In the article about India's first International Yoga Day, copy the passage from "But in India, where" up to and including "Yoga Day event.", changing "government" to "administration" throughout.
*** Selected text Section Begins ***
NWO’s Version of Yoga Stirring up a Frenzy*
By Nimisha Jaiswal
To most yoga lovers in the US, the Om chant and sun salutation routine are ordinary parts of a healthy, normal workout.
But in India, where tens of thousands are preparing to mark the first International Yoga Day this Sunday, these practices are explosive symbols of religious tension.
In fact, the government has said they may even be banned from the celebrations.
Prime Minister Modi’s government has given contradictory statements on the matter, first stating that the Om would be optional or even replaceable by “Allah” for minorities who wish to avoid the Hindu chant. However, in a turnaround, the latest program released by the government now includes Om chanting at the beginning of the Yoga Day event.
This Sunday, 30,000 Indians will set a world record for the largest yoga gathering ever, assembling on the road which connects the Indian Parliament to India Gate in New Delhi. However, due to opposition by Muslim bodies, organizers have decided that the “Surya Namaskar,” or sun salutation, is off the table.
Yoga day was supposed to be a triumph for Modi, who convinced 177 co-sponsors and 192 participants at the UN General Assembly to join in celebrating the first ever International Day of Yoga on June 21. Through promoting this ancient practice, the Indian leader promised practitioners “a sense of oneness within yourself, the world and the nature.”
But it has turned out to be quite the headache at home. Trust between the right-wing Hindu nationalist leader and minorities has always been low. Modi has been criticized heavily for keeping quiet through riots and when his ministers have made crass, anti-Muslim remarks. When Muslim groups learned that students at government schools would be required to participate in yoga and the sun salutation, they launched a nationwide protest that forced Modi’s government to take action.
Muslims object to the sun salutation because their faith commands them to bow to Allah only. Chanting Om has also been opposed as it is used frequently in Hindu prayer.
The government has now removed the Surya Namaskar, or sun salutation, from the sequence of exercises to be performed by participants in the Yoga Day celebrations. They have also said it is not mandatory for students to participate in events organized at their schools if their religion forbids it.
Shripad Naik, the Minister for Yoga and Traditional Medicine, met with Muslim organizations and urged them to participate in Yoga Day. “If people do not want to chant ‘Om’, they can say ‘Allah’,” he said.
However, a week after his comments, the yoga ministry officially included the chanting of Om at the beginning of the mega-event in Delhi, drawing further condemnation from Muslims.
The objections of Muslims have drawn mixed reactions. Indian Christians in the state of Mizoram have joined the opposition, urging Christians to boycott Yoga Day events because they fall on a Sunday. But Yogi Adityanath, a member of Parliament who belongs to the right-wing party in power, said that all those who do not wish to do the sun salutation should literally go off and die.
“Those who see sectarianism in the sun as well, I would request them to go drown in the sea,” he said at a rally in Varanasi.
Opposition to yoga on religious grounds is not new, or exclusive to India. In April this year, the US Fourth District Court of Appeals rejected a plea by a group of Californian parents who sued a school for teaching yoga classes, arguing they were a form of religious indoctrination.
*** Selected text Section Ends ***
*** Data for analysis Section Begins ***
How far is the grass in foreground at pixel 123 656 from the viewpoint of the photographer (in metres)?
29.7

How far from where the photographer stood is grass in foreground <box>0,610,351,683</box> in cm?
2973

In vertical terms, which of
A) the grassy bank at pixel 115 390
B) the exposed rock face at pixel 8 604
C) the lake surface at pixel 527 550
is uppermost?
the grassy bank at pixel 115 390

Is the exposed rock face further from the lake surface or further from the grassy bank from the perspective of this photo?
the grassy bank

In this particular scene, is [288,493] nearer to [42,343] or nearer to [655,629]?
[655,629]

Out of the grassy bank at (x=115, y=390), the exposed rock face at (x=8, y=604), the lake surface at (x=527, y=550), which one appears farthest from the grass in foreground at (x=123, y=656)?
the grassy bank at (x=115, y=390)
*** Data for analysis Section Ends ***
*** Data for analysis Section Begins ***
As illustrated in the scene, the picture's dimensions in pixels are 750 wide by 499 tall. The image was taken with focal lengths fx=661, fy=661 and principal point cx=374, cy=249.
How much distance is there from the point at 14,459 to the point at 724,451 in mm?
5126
*** Data for analysis Section Ends ***
* _Task result_
But in India, where tens of thousands are preparing to mark the first International Yoga Day this Sunday, these practices are explosive symbols of religious tension.
In fact, the administration has said they may even be banned from the celebrations.
Prime Minister Modi’s administration has given contradictory statements on the matter, first stating that the Om would be optional or even replaceable by “Allah” for minorities who wish to avoid the Hindu chant. However, in a turnaround, the latest program released by the administration now includes Om chanting at the beginning of the Yoga Day event.